SET PROBLEM: Which lines of the rows below contain the string "instances"? Return each of them; matching is case-sensitive.

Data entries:
— START —
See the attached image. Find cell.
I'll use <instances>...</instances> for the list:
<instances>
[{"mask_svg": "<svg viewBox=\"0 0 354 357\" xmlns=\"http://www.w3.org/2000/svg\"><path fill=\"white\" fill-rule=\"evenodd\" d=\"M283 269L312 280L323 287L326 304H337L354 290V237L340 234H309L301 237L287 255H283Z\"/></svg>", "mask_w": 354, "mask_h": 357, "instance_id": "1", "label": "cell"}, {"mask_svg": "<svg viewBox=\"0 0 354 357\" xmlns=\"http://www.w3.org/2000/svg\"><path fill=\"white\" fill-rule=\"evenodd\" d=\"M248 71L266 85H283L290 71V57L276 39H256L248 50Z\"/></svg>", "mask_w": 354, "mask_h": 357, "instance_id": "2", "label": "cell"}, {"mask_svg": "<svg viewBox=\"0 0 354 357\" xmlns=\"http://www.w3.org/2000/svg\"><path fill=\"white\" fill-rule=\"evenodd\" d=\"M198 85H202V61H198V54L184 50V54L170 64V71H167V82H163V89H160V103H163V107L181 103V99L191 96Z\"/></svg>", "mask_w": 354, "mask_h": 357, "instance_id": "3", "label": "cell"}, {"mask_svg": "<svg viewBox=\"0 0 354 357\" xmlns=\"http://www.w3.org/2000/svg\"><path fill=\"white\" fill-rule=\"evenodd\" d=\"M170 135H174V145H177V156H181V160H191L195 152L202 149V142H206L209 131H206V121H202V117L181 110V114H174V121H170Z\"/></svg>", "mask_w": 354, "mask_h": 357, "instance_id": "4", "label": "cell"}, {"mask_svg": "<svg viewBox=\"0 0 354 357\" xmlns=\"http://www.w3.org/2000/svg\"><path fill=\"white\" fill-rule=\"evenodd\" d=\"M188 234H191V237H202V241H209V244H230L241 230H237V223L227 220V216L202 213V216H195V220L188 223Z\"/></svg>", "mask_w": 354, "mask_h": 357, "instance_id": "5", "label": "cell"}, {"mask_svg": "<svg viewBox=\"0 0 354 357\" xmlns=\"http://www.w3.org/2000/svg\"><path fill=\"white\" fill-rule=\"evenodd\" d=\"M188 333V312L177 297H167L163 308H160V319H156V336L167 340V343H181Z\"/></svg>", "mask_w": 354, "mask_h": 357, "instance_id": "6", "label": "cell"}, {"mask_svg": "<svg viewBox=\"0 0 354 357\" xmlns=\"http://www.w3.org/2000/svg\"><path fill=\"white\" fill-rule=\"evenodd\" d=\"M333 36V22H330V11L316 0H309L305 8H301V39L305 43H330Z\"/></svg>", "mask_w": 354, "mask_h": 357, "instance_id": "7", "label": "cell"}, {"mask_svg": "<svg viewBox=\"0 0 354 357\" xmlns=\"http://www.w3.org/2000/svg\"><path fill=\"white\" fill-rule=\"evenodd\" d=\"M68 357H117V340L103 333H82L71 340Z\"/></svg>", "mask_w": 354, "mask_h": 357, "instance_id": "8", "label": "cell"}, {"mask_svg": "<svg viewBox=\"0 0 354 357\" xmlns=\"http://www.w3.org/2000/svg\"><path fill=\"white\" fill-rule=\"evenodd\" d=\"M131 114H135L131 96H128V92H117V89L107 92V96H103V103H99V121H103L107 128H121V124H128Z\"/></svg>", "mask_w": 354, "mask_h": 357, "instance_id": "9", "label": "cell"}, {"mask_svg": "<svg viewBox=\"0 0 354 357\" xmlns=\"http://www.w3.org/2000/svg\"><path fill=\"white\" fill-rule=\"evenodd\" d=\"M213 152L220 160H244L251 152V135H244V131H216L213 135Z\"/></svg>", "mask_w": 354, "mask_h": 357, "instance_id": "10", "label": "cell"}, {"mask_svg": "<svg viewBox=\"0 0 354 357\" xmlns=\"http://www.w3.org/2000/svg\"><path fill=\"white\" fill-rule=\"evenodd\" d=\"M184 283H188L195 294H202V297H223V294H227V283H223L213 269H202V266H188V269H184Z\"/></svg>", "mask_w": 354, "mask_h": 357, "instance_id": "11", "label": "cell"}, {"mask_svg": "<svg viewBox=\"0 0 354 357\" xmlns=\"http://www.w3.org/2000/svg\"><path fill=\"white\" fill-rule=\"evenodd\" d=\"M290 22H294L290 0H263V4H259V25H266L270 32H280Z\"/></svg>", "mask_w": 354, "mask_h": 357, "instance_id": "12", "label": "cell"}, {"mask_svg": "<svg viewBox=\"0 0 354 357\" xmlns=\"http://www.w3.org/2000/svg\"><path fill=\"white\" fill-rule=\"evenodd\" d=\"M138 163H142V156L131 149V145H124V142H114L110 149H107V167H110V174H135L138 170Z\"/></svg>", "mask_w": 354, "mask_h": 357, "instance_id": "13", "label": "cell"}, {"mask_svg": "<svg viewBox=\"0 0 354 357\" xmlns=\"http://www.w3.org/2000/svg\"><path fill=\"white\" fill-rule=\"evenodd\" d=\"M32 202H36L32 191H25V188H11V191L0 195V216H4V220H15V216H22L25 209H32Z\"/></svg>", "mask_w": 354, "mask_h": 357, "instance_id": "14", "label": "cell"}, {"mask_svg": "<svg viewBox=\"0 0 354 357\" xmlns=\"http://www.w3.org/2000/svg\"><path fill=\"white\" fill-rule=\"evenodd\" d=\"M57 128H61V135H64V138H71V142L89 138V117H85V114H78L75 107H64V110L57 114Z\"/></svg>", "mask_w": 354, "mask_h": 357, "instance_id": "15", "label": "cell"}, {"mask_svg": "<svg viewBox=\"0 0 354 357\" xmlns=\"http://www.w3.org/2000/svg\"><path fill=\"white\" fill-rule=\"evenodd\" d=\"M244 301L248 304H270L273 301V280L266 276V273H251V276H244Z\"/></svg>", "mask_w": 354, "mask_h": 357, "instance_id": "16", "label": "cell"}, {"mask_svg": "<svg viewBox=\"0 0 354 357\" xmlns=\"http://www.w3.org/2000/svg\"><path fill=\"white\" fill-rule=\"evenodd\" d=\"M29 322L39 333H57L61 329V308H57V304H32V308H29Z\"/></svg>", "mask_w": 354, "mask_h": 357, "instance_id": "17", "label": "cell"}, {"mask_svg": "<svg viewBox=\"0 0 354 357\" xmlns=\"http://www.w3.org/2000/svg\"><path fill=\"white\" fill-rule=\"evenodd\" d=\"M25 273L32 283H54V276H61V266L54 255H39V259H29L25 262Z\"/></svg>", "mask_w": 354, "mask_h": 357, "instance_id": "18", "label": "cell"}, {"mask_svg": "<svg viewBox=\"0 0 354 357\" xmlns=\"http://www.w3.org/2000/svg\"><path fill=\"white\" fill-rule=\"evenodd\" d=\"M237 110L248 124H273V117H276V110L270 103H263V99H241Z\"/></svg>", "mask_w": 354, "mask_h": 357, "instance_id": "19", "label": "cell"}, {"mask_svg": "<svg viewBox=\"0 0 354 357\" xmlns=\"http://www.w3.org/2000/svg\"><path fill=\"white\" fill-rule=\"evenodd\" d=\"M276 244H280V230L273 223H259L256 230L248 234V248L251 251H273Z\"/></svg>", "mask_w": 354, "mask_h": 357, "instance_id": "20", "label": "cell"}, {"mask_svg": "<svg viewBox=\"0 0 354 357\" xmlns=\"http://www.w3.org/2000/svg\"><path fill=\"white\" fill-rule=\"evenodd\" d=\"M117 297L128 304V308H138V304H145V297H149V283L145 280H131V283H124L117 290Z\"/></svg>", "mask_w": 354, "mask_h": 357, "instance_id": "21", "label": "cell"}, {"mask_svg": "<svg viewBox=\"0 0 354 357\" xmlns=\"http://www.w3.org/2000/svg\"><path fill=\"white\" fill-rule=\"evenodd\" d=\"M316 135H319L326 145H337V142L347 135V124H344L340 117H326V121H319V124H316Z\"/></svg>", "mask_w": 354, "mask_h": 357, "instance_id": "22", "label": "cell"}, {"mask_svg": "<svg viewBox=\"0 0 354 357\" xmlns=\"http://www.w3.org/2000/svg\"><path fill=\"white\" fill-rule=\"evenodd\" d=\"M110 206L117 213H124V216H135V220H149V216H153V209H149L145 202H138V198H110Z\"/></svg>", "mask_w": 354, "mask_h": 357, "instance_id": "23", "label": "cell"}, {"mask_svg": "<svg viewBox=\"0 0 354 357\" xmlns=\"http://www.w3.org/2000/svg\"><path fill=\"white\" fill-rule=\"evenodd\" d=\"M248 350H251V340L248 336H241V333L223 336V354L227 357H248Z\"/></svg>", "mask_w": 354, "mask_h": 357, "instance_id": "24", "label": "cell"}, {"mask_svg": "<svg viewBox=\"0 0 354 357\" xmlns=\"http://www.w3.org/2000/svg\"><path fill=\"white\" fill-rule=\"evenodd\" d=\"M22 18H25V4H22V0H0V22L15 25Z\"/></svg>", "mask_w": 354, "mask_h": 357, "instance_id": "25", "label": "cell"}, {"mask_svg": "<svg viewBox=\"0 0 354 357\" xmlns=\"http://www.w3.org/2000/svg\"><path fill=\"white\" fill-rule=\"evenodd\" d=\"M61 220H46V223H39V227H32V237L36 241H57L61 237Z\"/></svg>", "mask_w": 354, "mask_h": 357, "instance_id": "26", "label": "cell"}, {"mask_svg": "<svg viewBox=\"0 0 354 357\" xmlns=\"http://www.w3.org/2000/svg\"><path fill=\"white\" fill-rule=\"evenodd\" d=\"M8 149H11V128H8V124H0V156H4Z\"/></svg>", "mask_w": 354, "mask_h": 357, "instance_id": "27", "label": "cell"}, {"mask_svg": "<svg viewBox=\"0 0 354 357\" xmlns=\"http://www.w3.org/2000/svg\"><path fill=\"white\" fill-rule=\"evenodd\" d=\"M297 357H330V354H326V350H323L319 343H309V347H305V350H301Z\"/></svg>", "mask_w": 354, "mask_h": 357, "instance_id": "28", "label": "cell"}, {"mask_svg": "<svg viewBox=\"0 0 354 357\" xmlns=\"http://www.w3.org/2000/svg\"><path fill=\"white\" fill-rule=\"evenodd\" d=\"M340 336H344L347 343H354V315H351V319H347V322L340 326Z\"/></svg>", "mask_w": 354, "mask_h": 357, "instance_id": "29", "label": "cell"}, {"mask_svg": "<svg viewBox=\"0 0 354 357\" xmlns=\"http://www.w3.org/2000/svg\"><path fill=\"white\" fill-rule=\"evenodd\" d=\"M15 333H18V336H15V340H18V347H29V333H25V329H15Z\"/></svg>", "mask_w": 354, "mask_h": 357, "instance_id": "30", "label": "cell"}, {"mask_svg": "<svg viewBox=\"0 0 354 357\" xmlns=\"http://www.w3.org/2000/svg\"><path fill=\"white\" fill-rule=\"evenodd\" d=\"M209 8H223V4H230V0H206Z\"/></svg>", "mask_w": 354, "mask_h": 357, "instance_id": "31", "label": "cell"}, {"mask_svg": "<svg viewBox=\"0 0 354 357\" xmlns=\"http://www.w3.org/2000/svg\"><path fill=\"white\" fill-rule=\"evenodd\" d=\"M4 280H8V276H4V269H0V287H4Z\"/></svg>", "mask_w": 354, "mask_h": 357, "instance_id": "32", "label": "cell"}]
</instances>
— END —
SOLUTION TO THIS TASK:
I'll use <instances>...</instances> for the list:
<instances>
</instances>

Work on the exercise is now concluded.